We can now create instances of MPSGraphTensorData that the graph takes as input.

// Get the GPU
let device = MTLCreateSystemDefaultDevice()!

let exponentsTensorData = MPSGraphTensorData(
    exponentValues.asVector(on: device)!
)

let coefficientsTensorData = MPSGraphTensorData(
    coefficientsValues.asVector(on: device)!
)

We still need to create one more input: the value of x that we want to evaluate. For simplicity we are just going to evaluate a single location.

let locationTensorData = MPSGraphTensorData(
    MPSNDArray(device: device, scalar: 2.0)
)

# Running the graph

For running the graph we are going to use the simple run() method. It will compile your graph into a metal shader on the first call and then dispatch it to compute.

let results = graph.run(
    feeds: [
        location : locationTensorData,
        exponents: exponentsTensorData,
        coefficients: coefficientsTensorData
    ],
    targetTensors: [value],
    targetOperations: nil
) 

You can instead pre-compile it and run it as part of a larger metal compute shader pipeline. This could be useful if you need to pre-compute/post-compute some of the data using other Metal shaders.

To retrieve the computed result from our graph we need to copy the value back from the GPU to the CPU, so that we can use the value within our regular Swift code.

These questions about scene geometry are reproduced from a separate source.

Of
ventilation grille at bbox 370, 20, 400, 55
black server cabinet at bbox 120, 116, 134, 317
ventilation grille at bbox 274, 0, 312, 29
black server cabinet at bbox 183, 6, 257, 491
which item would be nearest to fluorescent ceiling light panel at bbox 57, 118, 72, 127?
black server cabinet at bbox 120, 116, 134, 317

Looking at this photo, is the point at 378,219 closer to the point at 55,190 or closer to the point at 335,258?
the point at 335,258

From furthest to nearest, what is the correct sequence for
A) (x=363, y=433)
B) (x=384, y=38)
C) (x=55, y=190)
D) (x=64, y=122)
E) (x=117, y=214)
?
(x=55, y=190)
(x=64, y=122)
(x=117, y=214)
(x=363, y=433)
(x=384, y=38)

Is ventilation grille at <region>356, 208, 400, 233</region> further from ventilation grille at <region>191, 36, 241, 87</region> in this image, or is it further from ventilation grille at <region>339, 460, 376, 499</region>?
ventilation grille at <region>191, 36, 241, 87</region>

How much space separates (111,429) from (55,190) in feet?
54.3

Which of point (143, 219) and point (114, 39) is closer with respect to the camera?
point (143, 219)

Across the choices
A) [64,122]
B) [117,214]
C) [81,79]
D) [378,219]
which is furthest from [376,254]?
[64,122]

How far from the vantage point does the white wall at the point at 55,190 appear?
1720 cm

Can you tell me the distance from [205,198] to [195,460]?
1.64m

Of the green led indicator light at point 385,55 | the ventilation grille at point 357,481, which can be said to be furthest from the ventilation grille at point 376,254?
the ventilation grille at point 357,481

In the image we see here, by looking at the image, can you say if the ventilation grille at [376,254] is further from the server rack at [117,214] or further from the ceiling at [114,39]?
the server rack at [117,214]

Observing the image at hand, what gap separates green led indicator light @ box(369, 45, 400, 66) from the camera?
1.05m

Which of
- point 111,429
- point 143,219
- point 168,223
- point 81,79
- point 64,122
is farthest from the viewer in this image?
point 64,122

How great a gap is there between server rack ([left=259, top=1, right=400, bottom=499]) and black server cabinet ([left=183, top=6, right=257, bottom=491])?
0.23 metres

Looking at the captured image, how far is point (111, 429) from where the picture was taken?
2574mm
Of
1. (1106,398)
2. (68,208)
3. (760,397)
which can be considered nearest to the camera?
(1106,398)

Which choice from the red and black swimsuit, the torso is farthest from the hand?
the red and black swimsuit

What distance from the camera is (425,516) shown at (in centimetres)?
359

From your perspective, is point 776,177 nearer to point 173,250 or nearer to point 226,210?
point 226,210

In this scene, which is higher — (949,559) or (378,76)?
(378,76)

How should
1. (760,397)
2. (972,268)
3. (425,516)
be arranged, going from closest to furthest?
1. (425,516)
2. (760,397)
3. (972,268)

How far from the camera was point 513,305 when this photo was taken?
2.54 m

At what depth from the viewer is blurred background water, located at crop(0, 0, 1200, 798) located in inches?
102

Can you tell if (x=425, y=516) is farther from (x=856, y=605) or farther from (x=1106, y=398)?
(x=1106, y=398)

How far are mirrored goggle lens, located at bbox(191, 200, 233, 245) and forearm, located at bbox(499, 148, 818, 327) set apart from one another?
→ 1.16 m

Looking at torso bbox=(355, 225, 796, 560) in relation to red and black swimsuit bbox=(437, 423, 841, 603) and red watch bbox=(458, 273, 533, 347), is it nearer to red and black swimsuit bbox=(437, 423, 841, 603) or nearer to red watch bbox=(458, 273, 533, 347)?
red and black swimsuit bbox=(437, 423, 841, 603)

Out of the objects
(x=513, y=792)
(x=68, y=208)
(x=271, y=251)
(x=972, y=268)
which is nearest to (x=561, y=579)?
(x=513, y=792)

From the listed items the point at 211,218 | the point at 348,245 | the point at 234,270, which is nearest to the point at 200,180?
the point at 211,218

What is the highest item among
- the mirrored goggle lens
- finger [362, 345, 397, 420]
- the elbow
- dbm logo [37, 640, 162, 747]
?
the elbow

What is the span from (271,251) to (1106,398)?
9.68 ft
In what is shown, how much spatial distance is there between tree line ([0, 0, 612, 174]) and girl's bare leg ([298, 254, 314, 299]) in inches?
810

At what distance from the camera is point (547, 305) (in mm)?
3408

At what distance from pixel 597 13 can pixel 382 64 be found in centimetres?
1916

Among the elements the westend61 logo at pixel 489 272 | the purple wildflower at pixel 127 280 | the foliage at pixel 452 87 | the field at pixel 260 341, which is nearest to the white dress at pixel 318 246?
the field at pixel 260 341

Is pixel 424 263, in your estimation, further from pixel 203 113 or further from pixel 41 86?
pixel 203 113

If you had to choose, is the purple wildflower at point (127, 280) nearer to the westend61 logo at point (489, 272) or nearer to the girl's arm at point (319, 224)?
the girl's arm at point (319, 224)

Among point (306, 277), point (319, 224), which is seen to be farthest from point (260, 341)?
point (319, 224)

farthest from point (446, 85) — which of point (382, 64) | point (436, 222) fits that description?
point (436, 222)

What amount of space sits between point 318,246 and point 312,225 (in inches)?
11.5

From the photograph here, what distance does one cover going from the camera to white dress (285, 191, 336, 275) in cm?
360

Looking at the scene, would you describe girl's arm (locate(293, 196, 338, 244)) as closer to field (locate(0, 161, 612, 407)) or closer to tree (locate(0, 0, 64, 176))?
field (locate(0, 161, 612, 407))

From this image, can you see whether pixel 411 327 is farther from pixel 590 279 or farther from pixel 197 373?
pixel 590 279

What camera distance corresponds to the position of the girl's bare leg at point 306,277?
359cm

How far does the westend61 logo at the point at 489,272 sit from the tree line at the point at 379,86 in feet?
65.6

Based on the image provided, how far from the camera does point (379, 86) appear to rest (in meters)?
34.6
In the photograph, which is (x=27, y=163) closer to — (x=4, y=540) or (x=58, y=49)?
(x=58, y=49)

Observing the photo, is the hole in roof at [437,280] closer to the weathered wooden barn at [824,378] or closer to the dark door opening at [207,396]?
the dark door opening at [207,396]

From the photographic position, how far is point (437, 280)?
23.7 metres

// We can index the results returned by the `run()` method
// using the `value` tensor.
let result = results[value]

let outputNDArray = result?.mpsndarray()

// Allocate a local array of the correct size
// so we can copy the values in.
var outputValues: [Float32] = [0]

// Copy all the values from the Metal array to the Swift array.
outputNDArray?.readBytes(&outputValues, strideBytes: nil)

The outputValues array will now contain the function evaluation. This method of evaluating polynomials is only worth it if you have a high order polynomial with 100s if not 1000s of terms.

# Evaluating multiple locations at once

We can modify the above code a little bit to enable us to evaluate many locations at once.

Firstly, we need to create a matrix of our locations with the values saved in the first column.

func asMatrix(on device: MTLDevice) -> MPSMatrix? {
    guard let buffer = self.asBuffer(on: device) else {
        return nil
    }

    return MPSMatrix(
        buffer: buffer,
        descriptor: .init(
            rows: self.count,
            columns: 1, rowBytes: MemoryLayout<Float32>.size,
            dataType: .float32
        )
    )
}

We also need to use this when we declare the locationTensorData.

let locationValues: [Float32] = [-1, 0, 1]
let locationTensorData = MPSGraphTensorData(   
    locationValues.asMatrix(on: device)!
)

Then we update the reductionSum to correctly sum up the values for each location rather than all the values over all locations.

let value = graph.reductionSum(
    with: values,
    axes: [NSNumber(1)],
    name: "sum"
)

And finally, when the graph finishes we need to ensure that outputValues array is large enough to have a result for each input location.

var outputValues: [Float32] = [0, 0, 0]

With these changes we can evaluate many points at once on the GPU in parallel.